Presa, verba de R$ 70 mi sai do alcance de 2016 e ameaça Olimpíada de 2020





















Verba será destinada a projetos de formação de atletas olímpicos

O prazo que o Brasil tinha para formar uma geração vencedora para os Jogos Olímpicos de 2016 já acabou: novos atletas estão se destacando, parte da elite que foi a Londres se mantém na ativa e ainda restam quatro anos de preparação, mas é improvável que alguém deixe as escolinhas de formação para conseguir a vaga. Os investimentos para a criação da próxima geração de ídolos, no entanto, estão em parte paralisados: por falta de comunicação, verba garantida por lei segue presa sem poder beneficiar clubes formadores - cerca de R$ 70 milhões que já não farão diferença para a próxima Olimpíada, mas miram os Jogos de 2020.

Promulgada em março de 2011, a Lei 12.395 alterou a Lei Pelé e determinou que 0,5% dos valores arrecadados em loterias e concursos sejam destinados a projetos de formação de atletas olímpicos e paralímpicos. A Confederação Brasileira de Clubes (CBC), que recebe a verba, não pode fazer o repasse, já que alega que é necessária uma regulamentação: é preciso definir diretrizes e critérios para que os interessados se manifestem. O valor começou a ser arrecadado no início de 2012 e já chega aos R$ 70 milhões, segundo informou ao Terra o presidente da entidade, Francisco Antônio Fraga.


“Serão recursos auditados, fiscalizados pelo tribunal de contas e é por isso que têm que andar em linha absolutamente reta. São recursos públicos que têm que ser cuidados e muito bem fiscalizados, devem ter clareza absoluta de como podem ser aplicados”, afirmou. Não há uma definição sobre isso, no entanto. Francisco Fraga afirmou que esperava uma resolução por parte do governo para “logo”. O Terra contatou o Ministério do Esporte, que respondeu via assessoria afirmando que a entidade é livre para empregar os valores como bem entender.

## TAREFA PROPOSTA 1
Liste todos os anos citados na reportagem sobre a verba para a formação de atletas olímpicos, incluindo o título.
## TAREFA PROPOSTA 2
Continue a reportagem sobre a verba retida para a formação de atletas olímpicos a partir do ponto em que ela termina.

[Registros de uma coleção]

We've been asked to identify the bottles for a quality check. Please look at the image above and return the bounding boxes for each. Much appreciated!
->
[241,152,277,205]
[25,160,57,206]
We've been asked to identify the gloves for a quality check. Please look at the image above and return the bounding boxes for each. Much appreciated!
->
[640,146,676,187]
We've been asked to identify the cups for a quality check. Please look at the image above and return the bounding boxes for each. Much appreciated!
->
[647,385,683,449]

## RESPOSTA DA TAREFA 1
- 2011
- 2012
- 2016
- 2020

## RESPOSTA DA TAREFA 2
"A regulamentação da “nova” Lei Pelé (alterada pela lei 12.395/2011), nos itens que expressamente determinam aplicação de acordo com regulamentação, está em análise nas instâncias competentes do governo federal. Porém, no que tange ao repasse de recursos à Confederação Brasileira de Clubes (CBC), não há necessidade de regulamentação. A Confederação pode fazer uso dos recursos que já estão disponíveis assim que julgar conveniente", informou o ministério.


A burocracia não impedirá a distribuição da verba uma vez que a questão seja resolvida, segundo o presidente da CBC. Os clubes interessados terão de elaborar projetos que serão avaliados por uma comissão mista, composta por membros da entidade, do sindicato de atletas e do Ministério do Esporte. A avaliação seguirá um regimento e contará com parecer jurídico do Tribunal de Contas da União. “Vai ser muito rápido”, disse Fraga, sob a expectativa de conter o atraso que pode desconcertar o esporte olímpico no País.

“Uma verba como essa não tem foco no imediato, mas no prazo médio e longo, que é investir na formação de atletas seguindo uma tese clássica: você investe muito na base para tirar alguns atletas de ponta. É o que fizeram todos os países que têm atletas no pódio”, complementou o Francisco Antônio Fraga. É por isso que esses R$ 70 milhões já estão fora do alcance dos Jogos de 2016. Além disso, não devem aliviar a dificuldade dos clubes ou impedir o que se repita o que aconteceu com o Flamengo, com tradição em esportes olímpicos, mas que recentemente fechou as equipes profissionais de natação, ginástica e judô.


Ninguém faz um atleta em menos de oito anos. Isso não existe”, disse ao Terra Suzana Pasternak, assessora da presidência para gestão de recursos ao esporte do Pinheiros, de São Paulo, uma das potências brasileiras no assunto. O clube arrecada recursos pela Lei de Incentivo ao Esporte e mantém atletas de alto rendimento com patrocínios, planos de carreira e outros benefícios como o bolsa-atleta, esse destinado pelo governo diretamente aos competidores. “Projetos que trabalham com planos anuais ou bianuais não vão trazer resultados. Existe toda uma programação que tem que sair da base”, apontou.

























Diego Hypólito ficou sem clube para treinar com fim das equipes flamenguistas

Para chegar a esse patamar, o Pinheiros teve de se profissionalizar para aproveitar ao máximo as receitas obtidas, processo pelo qual também passou o Grêmio Náutico União, de Porto Alegre, outro protagonista no cenário dos esportes olímpicos no Brasil. “O esporte olímpico no Brasil não é autossustentável. As dificuldades dos clubes são enormes”, confirmou Paulo Prado, vice-presidente de esportes da entidade. Ele relatou ao Terra problemas para obtenção de incentivos governamentais por conta de trâmites burocráticos, embora eles agora estejam abastecendo o clube.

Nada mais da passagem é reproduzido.